26 Apr 2014

America’s Grim Legacy in Iraq

The Iraq War is now eleven years old, still tearing up the country but no longer with the assistance of U.S. troops. Between 500,000 and 700,000 people died in 2003-2011. The monthly civilian toll now is as high as it’s been since 2008. It is a riven country, at odds with itself, fending off jihadists from Syria, morally and physically drained by more than twenty years of war (starting with Operation Desert Storm in 1991) and crippling sanctions.

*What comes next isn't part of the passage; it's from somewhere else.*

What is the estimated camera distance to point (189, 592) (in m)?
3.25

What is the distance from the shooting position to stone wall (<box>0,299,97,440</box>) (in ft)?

And that’s not all. We now know, thanks to the courageous efforts of several researchers, that environmental toxins have likely poisoned the country, toxins that are also due to the U.S.-instigated war. The munitions the United States used in Desert Storm and Operation Iraqi Freedom are the apparent culprits, and, like the grim Agent Orange legacy in Vietnam, controversy and denial animate much of the discussion.


Two agents are at issue. One is depleted uranium, which is used to harden bullets and mortar shells to enable them to more easily penetrate the target. Depleted uranium (DU) is slightly radioactive and harmful if inhaled, though the extent of this hazard is unclear and most studies discount widespread impacts. The most likely effect is chemical (rather than radiological), and affects kidneys, according to studies conducted in manufacturing DU applications. Other metals used in munitions could have similar effects.

A second candidate is white phosphorous (WP), which was used extensively in Fallujah and possibly elsewhere by U.S. forces to light up a field of battle and as an incendiary. A known carcinogen, the army called its use of WP “shake and bake.” A shell containing WP could burn toxic smoke for 15 minutes. Israel also used WP extensively in its assault on Gaza in 2008-09, but said last year it would no longer use the agent.